* _What to do_
Check every line of the entries that follow, and copy the ones containing "epsilonScheme".

* _Entries shown_
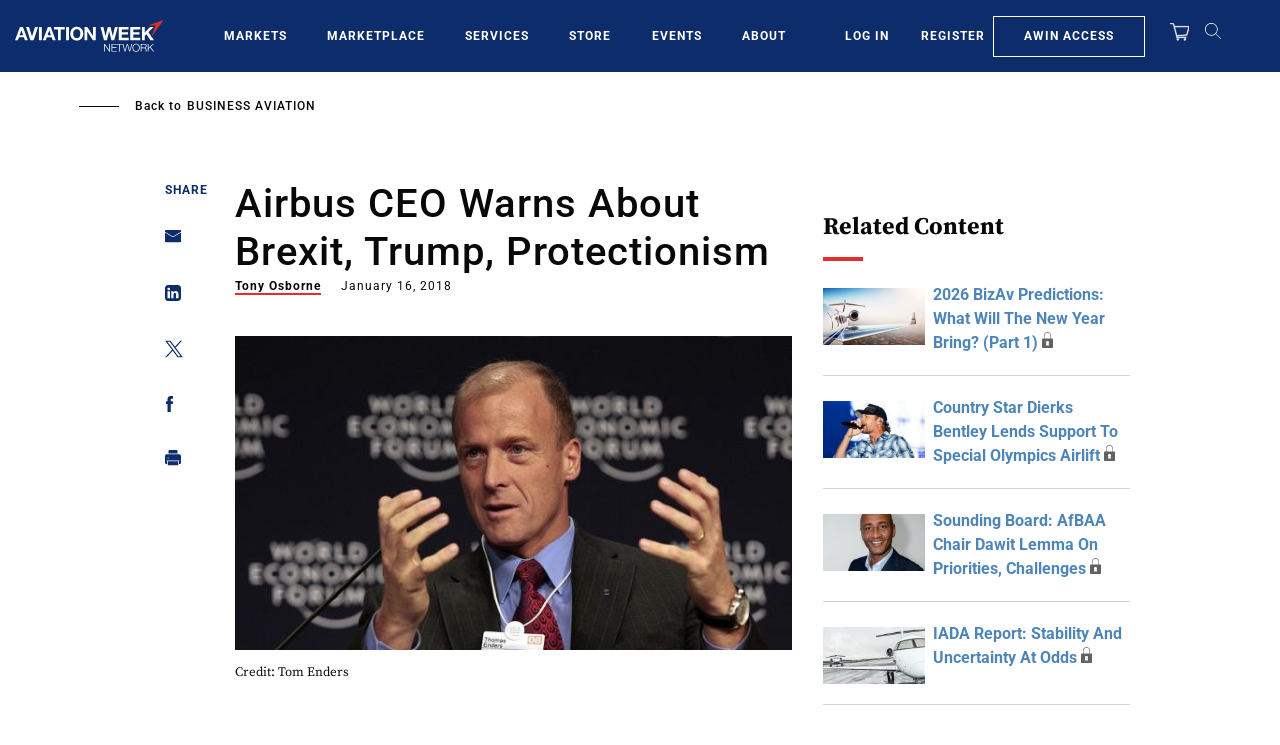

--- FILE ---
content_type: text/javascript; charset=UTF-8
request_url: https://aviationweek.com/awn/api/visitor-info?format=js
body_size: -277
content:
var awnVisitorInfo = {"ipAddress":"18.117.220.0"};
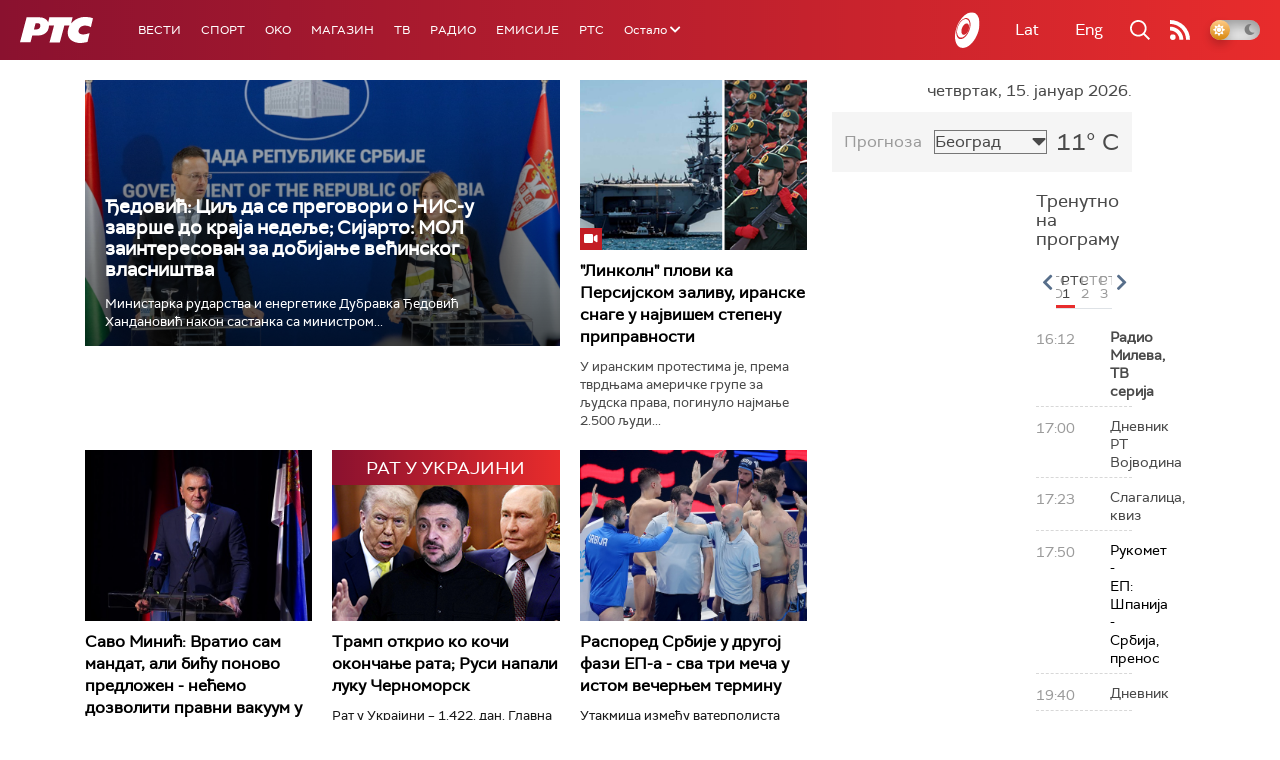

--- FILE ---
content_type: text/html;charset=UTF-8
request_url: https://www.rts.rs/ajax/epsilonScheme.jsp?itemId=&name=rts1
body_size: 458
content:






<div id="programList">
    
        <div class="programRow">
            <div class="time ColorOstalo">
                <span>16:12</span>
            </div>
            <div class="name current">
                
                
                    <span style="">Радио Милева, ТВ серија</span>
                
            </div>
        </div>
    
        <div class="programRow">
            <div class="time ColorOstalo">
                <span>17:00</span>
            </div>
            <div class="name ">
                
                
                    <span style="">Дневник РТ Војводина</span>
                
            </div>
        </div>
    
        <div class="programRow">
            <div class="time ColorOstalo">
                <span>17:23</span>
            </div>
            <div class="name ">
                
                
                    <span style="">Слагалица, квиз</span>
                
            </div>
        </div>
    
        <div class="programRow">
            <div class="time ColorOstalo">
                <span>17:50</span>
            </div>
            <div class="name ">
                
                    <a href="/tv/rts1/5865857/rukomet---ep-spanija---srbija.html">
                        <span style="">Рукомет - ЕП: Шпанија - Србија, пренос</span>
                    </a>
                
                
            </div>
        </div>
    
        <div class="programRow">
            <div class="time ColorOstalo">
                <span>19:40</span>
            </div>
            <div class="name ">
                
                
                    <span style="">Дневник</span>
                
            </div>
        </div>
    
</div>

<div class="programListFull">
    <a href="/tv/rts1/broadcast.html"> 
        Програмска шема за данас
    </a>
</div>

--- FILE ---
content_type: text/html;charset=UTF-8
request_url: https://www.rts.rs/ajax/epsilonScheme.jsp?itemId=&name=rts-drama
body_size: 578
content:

* _Task output_
request_url: https://www.rts.rs/ajax/epsilonScheme.jsp?itemId=&name=rts1
request_url: https://www.rts.rs/ajax/epsilonScheme.jsp?itemId=&name=rts-drama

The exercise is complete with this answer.